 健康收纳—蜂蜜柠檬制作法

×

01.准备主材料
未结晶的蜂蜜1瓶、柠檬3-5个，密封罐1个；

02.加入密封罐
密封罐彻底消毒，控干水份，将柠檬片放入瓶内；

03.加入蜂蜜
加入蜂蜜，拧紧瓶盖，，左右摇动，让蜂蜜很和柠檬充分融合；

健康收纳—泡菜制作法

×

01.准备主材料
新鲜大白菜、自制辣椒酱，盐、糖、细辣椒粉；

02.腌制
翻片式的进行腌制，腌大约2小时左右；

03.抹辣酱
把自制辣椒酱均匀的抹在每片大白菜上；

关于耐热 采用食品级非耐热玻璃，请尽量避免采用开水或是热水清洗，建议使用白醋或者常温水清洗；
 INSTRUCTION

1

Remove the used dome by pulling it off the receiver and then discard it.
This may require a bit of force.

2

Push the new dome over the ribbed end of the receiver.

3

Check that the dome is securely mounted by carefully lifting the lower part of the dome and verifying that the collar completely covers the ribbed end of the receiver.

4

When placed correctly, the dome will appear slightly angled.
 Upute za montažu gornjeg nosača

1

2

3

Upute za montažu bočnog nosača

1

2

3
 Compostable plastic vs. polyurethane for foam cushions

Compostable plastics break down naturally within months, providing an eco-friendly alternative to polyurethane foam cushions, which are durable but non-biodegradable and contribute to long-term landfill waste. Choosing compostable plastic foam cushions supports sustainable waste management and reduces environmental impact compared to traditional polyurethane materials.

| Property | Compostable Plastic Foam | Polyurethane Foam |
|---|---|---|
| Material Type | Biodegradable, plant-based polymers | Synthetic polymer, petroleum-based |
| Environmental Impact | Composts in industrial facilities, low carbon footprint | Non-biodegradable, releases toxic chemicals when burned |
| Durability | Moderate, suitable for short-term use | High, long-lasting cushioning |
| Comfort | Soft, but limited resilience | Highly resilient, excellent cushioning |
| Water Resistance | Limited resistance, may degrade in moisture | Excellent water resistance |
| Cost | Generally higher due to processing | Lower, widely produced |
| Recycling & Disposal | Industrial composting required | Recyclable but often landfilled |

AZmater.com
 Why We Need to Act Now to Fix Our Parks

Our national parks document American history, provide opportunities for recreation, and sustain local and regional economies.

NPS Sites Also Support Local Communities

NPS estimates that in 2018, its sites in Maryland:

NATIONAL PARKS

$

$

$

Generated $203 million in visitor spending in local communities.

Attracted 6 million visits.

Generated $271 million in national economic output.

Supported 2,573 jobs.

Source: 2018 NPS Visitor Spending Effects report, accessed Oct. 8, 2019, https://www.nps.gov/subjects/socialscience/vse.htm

Requirement
Each line of the listing should be reproduced without any alteration.

Task output
 健康收纳—蜂蜜柠檬制作法

×

01.准备主材料
未结晶的蜂蜜1瓶、柠檬3-5个，密封罐1个；

02.加入密封罐
密封罐彻底消毒，控干水份，将柠檬片放入瓶内；

03.加入蜂蜜
加入蜂蜜，拧紧瓶盖，，左右摇动，让蜂蜜很和柠檬充分融合；

健康收纳—泡菜制作法

×

01.准备主材料
新鲜大白菜、自制辣椒酱，盐、糖、细辣椒粉；

02.腌制
翻片式的进行腌制，腌大约2小时左右；

03.抹辣酱
把自制辣椒酱均匀的抹在每片大白菜上；

关于耐热 采用食品级非耐热玻璃，请尽量避免采用开水或是热水清洗，建议使用白醋或者常温水清洗；
 INSTRUCTION

1

Remove the used dome by pulling it off the receiver and then discard it.
This may require a bit of force.

2

Push the new dome over the ribbed end of the receiver.

3

Check that the dome is securely mounted by carefully lifting the lower part of the dome and verifying that the collar completely covers the ribbed end of the receiver.

4

When placed correctly, the dome will appear slightly angled.
 Upute za montažu gornjeg nosača

1

2

3

Upute za montažu bočnog nosača

1

2

3
 Compostable plastic vs. polyurethane for foam cushions

Compostable plastics break down naturally within months, providing an eco-friendly alternative to polyurethane foam cushions, which are durable but non-biodegradable and contribute to long-term landfill waste. Choosing compostable plastic foam cushions supports sustainable waste management and reduces environmental impact compared to traditional polyurethane materials.

| Property | Compostable Plastic Foam | Polyurethane Foam |
|---|---|---|
| Material Type | Biodegradable, plant-based polymers | Synthetic polymer, petroleum-based |
| Environmental Impact | Composts in industrial facilities, low carbon footprint | Non-biodegradable, releases toxic chemicals when burned |
| Durability | Moderate, suitable for short-term use | High, long-lasting cushioning |
| Comfort | Soft, but limited resilience | Highly resilient, excellent cushioning |
| Water Resistance | Limited resistance, may degrade in moisture | Excellent water resistance |
| Cost | Generally higher due to processing | Lower, widely produced |
| Recycling & Disposal | Industrial composting required | Recyclable but often landfilled |

AZmater.com
 Why We Need to Act Now to Fix Our Parks

Our national parks document American history, provide opportunities for recreation, and sustain local and regional economies.

NPS Sites Also Support Local Communities

NPS estimates that in 2018, its sites in Maryland:

NATIONAL PARKS

$

$

$

Generated $203 million in visitor spending in local communities.

Attracted 6 million visits.

Generated $271 million in national economic output.

Supported 2,573 jobs.

Source: 2018 NPS Visitor Spending Effects report, accessed Oct. 8, 2019, https://www.nps.gov/subjects/socialscience/vse.htm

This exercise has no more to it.